# Former Teams of Players in the Playoffs

What playoff team should fans of non-playoff teams root for, based on which playoff team has the most former members of your favorite team? 

Data from: https://www.fangraphs.com/leaders/splits-leaderboards?splitArr=&strgroup=career&statgroup=1&startDate=2014-01-01&endDate=2019-09-27&filter=&position=B&statType=player&autoPt=true&sort=22,1&pg=0&players=&splitArrPitch=&splitTeams=false

In [1]:
import pandas as pd
pd.set_option('display.max_colwidth', 1000)
pd.set_option('display.width', 1000)

The 10 playoff teams: 

In [2]:
playoff_teams = [
    'NYY', 'TBR', 'MIN', 'HOU', 'OAK'
    , 'ATL', 'WSN', 'STL', 'MIL', 'LAD'
]

teams = [
    'ARI', 'ATL', 'BAL', 'BOS', 'CHC', 'CHW', 'CIN', 'CLE', 'COL', 'DET', 'HOU', 'KCR', 'LAA', 'LAD'
    , 'MIA', 'MIL', 'MIN', 'NYM', 'NYY', 'OAK', 'PHI', 'PIT', 'SDP', 'SEA', 'SFG', 'STL', 'TBR', 'TEX'
    , 'TOR', 'WSN'
]

not_playoff_teams = [t for t in teams if t not in playoff_teams]

## Data - Past Seasons

Player seasons from 2001 through 2019, split by team (CC Sabathia made his debut in 2001, the earliest debut of any player on a playoff team in 2019).
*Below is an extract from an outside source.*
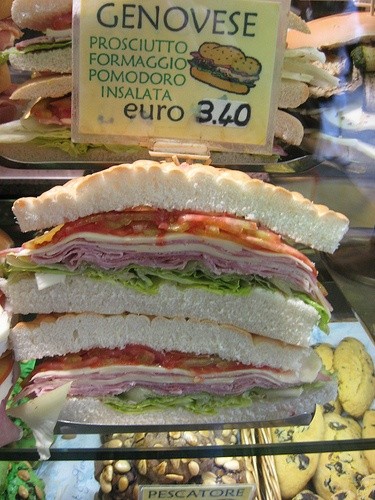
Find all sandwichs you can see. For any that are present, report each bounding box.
[0,159,352,350]
[7,315,340,426]
[2,76,311,168]
[1,0,336,108]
Players must have at least 10 plate appearances or batters faced to count. 

### Batting

https://www.fangraphs.com/leaders/splits-leaderboards?splitArr=&strgroup=career&statgroup=1&startDate=2001-01-01&endDate=2019-09-30&filter=PA%7Cgt%7C10&position=B&statType=player&autoPt=false&sort=22,1&pg=0&players=&splitArrPitch=&splitTeams=true

In [3]:
batting = pd.read_csv('fangraphs_batting.csv')

### Pitching

https://www.fangraphs.com/leaders/splits-leaderboards?splitArr=&strgroup=career&statgroup=1&startDate=2001-01-01&endDate=2011-01-01&filter=TBF%7Cgt%7C10&position=P&statType=player&autoPt=false&sort=22,1&pg=0&players=&splitArrPitch=&splitTeams=true

https://www.fangraphs.com/leaders/splits-leaderboards?splitArr=&strgroup=career&statgroup=1&startDate=2011-01-01&endDate=2019-09-29&filter=TBF%7Cgt%7C10&position=P&statType=player&autoPt=false&sort=22,1&pg=0&players=&splitArrPitch=&splitTeams=true

In [4]:
pitching_2001 = pd.read_csv('fangraphs_pitchers_2001_to_2010.csv')
pitching_2011 = pd.read_csv('fangraphs_pitchers_2011_to_2019.csv')
pitching = pd.concat([pitching_2001, pitching_2011])

We need one metric for both pitchers and batters. Fangraphs doens't provide "games" for pitchers in this dataset. Let's use Plate Appearances by batters and Batters Faced by pitchers, and combine them into one metric, `appearances`. 

In [5]:
batting['appearances'] = batting['PA']
pitching['appearances'] = pitching['TBF']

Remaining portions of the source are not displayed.